A representative from the American Civil Liberties Union, which represented Stephens at the Supreme Court, confirmed Stephens’s turn in health to Vox, and they plan to make a formal announcement early next week.

Ultimately, Stephens’s life is a reminder of the devastating costs of discrimination. She lost the job she loved simply for coming out as trans, and her family now finds itself trying to crowdsource her end-of-life expenses and wondering if justice will even be delivered.

Stephens’s case was the first trans rights case heard by the US Supreme Court

In 2013, Stephens was employed at R.G. and G.R. Harris Funeral Homes in Shelby, Michigan, where she had worked her way up from apprentice to funeral director. At that time, she gave the funeral home’s owner, Thomas Rost, a note that she also shared with friends and colleagues about her gender transition. “I realize that some of you may have trouble understanding this.

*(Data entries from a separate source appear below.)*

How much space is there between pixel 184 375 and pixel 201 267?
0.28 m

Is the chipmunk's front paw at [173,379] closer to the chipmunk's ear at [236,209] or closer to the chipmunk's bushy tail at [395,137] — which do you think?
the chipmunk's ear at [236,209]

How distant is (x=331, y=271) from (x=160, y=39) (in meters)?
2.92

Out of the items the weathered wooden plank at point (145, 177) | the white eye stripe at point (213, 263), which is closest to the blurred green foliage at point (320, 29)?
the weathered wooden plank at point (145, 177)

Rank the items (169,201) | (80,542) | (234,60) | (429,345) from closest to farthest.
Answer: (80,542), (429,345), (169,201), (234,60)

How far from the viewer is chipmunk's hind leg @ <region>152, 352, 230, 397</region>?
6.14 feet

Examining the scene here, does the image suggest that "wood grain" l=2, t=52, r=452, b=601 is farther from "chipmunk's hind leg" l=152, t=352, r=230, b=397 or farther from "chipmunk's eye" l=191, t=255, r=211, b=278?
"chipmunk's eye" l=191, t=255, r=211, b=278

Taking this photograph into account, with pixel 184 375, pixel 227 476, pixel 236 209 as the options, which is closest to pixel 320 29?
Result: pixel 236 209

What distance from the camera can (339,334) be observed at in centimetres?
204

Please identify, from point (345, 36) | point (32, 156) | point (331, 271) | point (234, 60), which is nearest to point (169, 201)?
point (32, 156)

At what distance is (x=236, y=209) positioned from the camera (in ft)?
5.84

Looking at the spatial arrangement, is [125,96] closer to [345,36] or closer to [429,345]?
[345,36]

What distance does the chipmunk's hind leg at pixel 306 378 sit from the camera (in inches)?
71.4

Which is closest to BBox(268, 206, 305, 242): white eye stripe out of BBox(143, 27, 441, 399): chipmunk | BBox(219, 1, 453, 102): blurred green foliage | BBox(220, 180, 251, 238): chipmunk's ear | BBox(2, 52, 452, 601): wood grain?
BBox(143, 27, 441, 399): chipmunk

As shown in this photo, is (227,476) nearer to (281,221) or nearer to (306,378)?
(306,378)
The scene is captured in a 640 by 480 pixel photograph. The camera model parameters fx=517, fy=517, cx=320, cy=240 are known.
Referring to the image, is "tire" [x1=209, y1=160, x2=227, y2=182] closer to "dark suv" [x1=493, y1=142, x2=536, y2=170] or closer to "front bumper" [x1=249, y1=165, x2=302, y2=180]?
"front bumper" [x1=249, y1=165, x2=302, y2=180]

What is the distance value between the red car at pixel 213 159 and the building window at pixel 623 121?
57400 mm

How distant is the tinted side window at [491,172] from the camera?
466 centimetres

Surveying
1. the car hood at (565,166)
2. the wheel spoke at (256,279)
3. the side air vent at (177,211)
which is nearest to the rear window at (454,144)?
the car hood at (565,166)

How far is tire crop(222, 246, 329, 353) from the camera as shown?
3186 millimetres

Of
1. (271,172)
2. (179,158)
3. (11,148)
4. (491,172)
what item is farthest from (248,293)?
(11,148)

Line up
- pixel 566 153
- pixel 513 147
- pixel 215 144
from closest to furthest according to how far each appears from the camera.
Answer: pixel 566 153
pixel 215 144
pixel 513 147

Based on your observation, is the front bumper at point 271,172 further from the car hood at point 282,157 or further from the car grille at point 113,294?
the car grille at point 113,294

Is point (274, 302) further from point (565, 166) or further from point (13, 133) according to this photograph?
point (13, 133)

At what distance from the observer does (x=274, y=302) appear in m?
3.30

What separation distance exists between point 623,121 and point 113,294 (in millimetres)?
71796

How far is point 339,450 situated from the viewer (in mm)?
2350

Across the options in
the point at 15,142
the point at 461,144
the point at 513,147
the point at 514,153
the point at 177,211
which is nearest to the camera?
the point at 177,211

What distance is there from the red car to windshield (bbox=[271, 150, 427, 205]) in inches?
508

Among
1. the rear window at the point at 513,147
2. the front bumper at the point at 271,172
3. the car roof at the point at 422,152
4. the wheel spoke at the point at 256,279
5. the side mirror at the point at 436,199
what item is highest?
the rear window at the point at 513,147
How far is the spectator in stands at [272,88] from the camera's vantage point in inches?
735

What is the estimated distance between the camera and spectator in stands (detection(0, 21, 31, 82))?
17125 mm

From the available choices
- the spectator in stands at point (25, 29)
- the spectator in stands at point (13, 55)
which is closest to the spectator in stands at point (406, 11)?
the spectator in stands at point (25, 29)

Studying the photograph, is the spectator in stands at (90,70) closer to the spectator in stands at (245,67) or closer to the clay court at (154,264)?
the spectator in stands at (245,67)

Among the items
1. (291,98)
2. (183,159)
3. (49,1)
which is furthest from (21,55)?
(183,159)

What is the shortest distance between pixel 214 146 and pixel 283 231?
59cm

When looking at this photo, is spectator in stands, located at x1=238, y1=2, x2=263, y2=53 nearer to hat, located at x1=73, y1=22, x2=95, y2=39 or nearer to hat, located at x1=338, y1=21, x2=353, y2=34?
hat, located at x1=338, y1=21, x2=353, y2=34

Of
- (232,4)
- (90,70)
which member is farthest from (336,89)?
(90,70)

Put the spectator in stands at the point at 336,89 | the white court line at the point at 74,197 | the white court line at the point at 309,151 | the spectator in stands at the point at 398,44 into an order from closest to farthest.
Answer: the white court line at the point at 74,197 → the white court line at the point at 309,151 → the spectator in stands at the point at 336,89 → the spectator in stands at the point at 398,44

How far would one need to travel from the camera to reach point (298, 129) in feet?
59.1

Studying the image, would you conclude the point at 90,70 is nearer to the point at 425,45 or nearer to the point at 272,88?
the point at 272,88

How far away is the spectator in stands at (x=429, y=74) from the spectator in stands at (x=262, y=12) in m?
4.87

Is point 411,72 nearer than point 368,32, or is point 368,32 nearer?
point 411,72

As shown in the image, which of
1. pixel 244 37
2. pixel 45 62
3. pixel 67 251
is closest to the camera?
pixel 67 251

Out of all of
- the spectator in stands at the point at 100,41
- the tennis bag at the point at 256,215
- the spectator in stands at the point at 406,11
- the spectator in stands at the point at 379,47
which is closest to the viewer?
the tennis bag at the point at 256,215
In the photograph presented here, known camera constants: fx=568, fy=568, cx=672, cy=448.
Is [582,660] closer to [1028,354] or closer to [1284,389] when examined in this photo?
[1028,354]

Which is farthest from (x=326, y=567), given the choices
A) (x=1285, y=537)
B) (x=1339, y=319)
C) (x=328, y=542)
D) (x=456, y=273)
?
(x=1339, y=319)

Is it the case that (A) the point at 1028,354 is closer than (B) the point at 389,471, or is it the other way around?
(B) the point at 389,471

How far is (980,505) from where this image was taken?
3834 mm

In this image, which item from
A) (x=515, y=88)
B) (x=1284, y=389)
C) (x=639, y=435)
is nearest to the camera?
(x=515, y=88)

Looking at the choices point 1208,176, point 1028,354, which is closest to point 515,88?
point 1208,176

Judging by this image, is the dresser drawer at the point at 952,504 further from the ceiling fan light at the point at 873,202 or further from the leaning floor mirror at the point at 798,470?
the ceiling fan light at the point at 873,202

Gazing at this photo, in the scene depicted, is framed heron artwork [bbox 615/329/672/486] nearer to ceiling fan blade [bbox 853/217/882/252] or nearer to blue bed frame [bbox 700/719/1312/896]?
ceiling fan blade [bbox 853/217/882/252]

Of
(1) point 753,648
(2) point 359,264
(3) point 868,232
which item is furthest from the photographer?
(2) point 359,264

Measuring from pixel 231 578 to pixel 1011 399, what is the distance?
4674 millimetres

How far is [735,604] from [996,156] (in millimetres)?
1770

In truth, I have had to live with it every day of my life and even I do not fully understand it myself,” she wrote. “As distressing as this is sure to be to my friends and some of my family, I need to do this for myself and for my own peace of mind, and to end the agony in my soul.”

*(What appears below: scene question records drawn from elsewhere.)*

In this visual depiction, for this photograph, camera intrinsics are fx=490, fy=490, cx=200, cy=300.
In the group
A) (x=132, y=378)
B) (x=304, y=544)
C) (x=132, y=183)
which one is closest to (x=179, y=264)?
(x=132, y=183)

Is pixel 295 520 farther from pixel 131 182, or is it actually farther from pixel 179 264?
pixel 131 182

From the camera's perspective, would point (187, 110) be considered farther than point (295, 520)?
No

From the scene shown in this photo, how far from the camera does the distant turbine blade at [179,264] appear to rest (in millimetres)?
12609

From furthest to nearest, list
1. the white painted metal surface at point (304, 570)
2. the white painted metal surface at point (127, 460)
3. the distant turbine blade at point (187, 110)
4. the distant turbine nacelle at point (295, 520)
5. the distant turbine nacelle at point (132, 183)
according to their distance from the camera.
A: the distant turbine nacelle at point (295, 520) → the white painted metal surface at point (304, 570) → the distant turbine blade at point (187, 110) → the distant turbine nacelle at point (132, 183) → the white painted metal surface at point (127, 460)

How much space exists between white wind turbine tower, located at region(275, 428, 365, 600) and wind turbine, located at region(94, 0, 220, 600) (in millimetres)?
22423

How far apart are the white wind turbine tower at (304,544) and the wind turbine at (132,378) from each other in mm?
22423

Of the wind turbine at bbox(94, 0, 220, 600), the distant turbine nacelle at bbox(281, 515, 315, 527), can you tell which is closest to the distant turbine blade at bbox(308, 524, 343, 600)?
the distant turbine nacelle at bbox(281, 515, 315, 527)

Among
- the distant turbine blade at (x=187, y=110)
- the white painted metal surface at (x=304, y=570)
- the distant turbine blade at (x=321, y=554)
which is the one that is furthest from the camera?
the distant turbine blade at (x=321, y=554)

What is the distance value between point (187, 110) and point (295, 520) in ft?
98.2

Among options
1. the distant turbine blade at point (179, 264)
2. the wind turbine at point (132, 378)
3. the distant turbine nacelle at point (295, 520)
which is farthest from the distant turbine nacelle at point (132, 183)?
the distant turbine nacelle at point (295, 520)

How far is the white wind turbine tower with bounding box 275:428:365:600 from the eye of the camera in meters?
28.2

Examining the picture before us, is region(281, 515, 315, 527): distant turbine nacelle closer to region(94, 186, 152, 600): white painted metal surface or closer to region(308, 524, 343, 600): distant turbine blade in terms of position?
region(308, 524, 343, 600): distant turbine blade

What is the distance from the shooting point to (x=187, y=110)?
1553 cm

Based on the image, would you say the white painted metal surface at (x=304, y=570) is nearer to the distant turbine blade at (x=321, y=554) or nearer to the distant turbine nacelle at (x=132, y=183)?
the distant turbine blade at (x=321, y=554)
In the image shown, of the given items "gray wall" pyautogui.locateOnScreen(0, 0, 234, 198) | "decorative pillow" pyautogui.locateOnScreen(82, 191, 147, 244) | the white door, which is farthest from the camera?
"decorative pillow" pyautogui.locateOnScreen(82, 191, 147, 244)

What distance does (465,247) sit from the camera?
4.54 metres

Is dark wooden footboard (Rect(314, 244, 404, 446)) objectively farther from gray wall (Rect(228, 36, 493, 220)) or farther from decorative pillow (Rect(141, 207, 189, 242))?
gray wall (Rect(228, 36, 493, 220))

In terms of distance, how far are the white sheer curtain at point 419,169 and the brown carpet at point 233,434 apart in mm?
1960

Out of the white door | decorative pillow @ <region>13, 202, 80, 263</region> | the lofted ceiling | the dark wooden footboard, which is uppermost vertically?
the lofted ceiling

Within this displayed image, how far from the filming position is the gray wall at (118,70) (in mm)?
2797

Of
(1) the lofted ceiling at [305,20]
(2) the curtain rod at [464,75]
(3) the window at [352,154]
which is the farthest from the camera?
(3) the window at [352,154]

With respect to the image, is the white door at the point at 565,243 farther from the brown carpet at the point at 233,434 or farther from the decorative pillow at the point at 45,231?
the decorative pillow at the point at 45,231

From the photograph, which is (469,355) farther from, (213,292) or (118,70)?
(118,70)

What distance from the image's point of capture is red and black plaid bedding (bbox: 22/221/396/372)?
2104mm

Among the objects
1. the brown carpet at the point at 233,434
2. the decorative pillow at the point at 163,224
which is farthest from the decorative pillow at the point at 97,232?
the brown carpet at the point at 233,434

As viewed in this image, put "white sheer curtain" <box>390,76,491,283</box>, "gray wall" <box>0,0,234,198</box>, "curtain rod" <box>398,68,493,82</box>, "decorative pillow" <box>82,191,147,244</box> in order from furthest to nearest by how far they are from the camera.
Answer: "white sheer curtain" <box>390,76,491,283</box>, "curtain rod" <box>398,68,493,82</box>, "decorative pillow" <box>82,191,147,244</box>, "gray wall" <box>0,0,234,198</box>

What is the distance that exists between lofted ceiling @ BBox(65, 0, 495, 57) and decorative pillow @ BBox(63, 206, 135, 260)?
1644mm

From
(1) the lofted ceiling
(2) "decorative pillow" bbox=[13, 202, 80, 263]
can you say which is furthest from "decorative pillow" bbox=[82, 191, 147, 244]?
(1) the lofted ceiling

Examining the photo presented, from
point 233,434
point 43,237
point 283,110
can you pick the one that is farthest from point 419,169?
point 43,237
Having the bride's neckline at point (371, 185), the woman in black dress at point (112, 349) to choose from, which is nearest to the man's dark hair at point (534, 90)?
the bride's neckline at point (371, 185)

After he read the note, Rost simply said, “Okay.” Stephens was fired two weeks later, with Rost telling her that it was “not going to work out.”

Stephens sued, claiming her dismissal was discrimination on the basis of her sex, setting off a flurry of legal activity. According to court documents, Rost testified that he fired Stephens because “[she] was no longer going to represent [herself] as a man. [She] wanted to dress as a woman.”

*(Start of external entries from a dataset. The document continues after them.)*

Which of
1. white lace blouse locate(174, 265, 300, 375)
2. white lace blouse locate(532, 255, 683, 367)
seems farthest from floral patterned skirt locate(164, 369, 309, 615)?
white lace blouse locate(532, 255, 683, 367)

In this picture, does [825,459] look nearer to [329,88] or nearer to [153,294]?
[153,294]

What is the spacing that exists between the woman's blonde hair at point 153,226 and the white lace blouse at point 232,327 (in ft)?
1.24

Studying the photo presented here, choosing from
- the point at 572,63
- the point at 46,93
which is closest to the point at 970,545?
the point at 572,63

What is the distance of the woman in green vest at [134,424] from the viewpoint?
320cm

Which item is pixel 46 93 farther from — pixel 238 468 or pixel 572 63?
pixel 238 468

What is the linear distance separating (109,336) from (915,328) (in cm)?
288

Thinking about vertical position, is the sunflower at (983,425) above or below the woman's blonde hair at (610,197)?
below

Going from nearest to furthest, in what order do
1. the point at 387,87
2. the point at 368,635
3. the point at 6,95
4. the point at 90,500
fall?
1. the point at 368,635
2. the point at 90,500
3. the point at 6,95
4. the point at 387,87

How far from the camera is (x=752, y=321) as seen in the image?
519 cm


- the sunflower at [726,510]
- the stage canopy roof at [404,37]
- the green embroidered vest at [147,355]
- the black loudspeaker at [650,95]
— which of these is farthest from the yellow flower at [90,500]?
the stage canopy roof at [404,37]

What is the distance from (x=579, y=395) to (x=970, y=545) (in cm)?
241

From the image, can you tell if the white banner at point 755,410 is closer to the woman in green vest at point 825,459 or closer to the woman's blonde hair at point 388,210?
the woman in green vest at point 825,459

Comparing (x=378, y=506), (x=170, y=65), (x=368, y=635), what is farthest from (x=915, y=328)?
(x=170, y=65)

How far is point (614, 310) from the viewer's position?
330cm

In March 2018, the Sixth Circuit Court of Appeals ruled in her favor. “It is analytically impossible to fire an employee based on that employee’s status as a transgender person without being motivated, at least in part, by the employee’s sex,” the court said in its decision. “An employer cannot discriminate on the basis of transgender status without imposing its stereotypical notions of how sexual organs and gender identity ought to align.”

Harris Funeral Homes appealed to the Supreme Court, and oral arguments in her case were heard on October 8, 2019. Stephens’s case, along with two other cases heard that day, will determine whether LGBTQ people are protected from employment discrimination on the basis of sex under Title VII of the Civil Rights Act of 1964. The cases are among the few heard in the Court’s October session that haven’t seen a decision yet.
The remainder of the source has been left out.